There’s currently no cure for spinal and bulbar muscular atrophy, and no medications have been proven to slow or reverse disease progression. However, treatments exist to manage symptoms and reduce their severity.
It’s important to understand that SBMA is a progressive disease. That is, it will continue to worsen over time. Most people with SBMA will eventually need live-in caregivers.
Physical therapy and lifestyle adjustments
In many cases, certain adjustments in your daily life can make managing SBMA a little easier.
Because swallowing can become more difficult, cutting food into smaller pieces can help prevent choking. Consulting with a dysphagia specialist or speech-language pathologist (SLP) can help you practice safe and effective ways to swallow.
Swallowing problems are often factors in early mortality among people with SBMA, due to complications such as pneumonia or asphyxiation.
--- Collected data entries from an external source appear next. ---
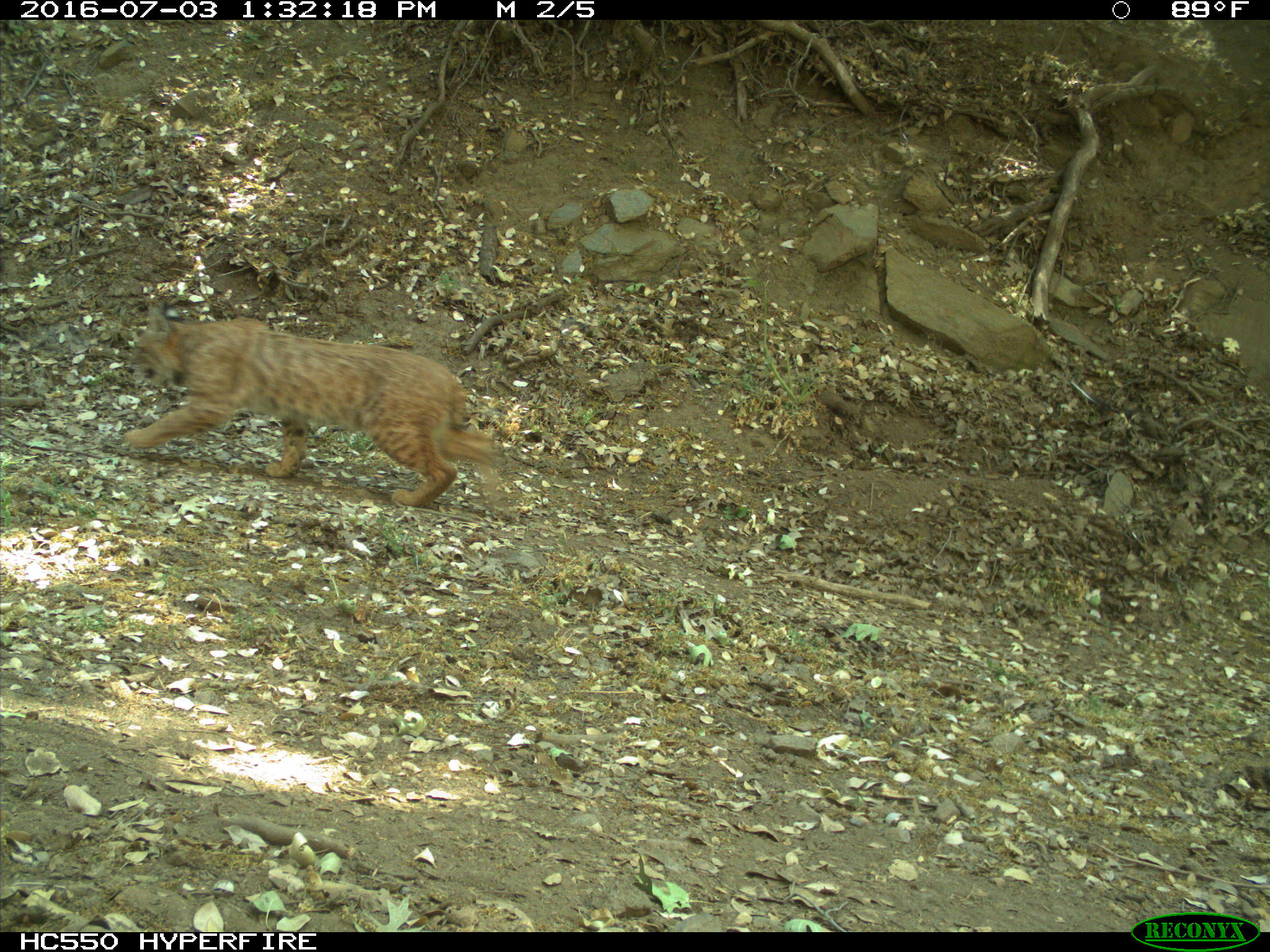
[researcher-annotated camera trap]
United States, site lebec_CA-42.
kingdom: Animalia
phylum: Chordata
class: Mammalia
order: Carnivora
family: Felidae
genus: Lynx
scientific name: Lynx rufus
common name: bobcat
If breathing becomes difficult, respiratory therapy may be helpful. In addition, ventilation aids, such as a bi-level positive air pressure device, can make breathing a little easier.
Because the leg muscles can become weak over time, a cane or walker may be necessary to walk safely and avoid fall-related injuries. Eventually a mobility aid (such as a scooter or wheelchair) may be essential. Physical therapy may help prolong the time before a person with SBMA is required to use a walker or wheelchair.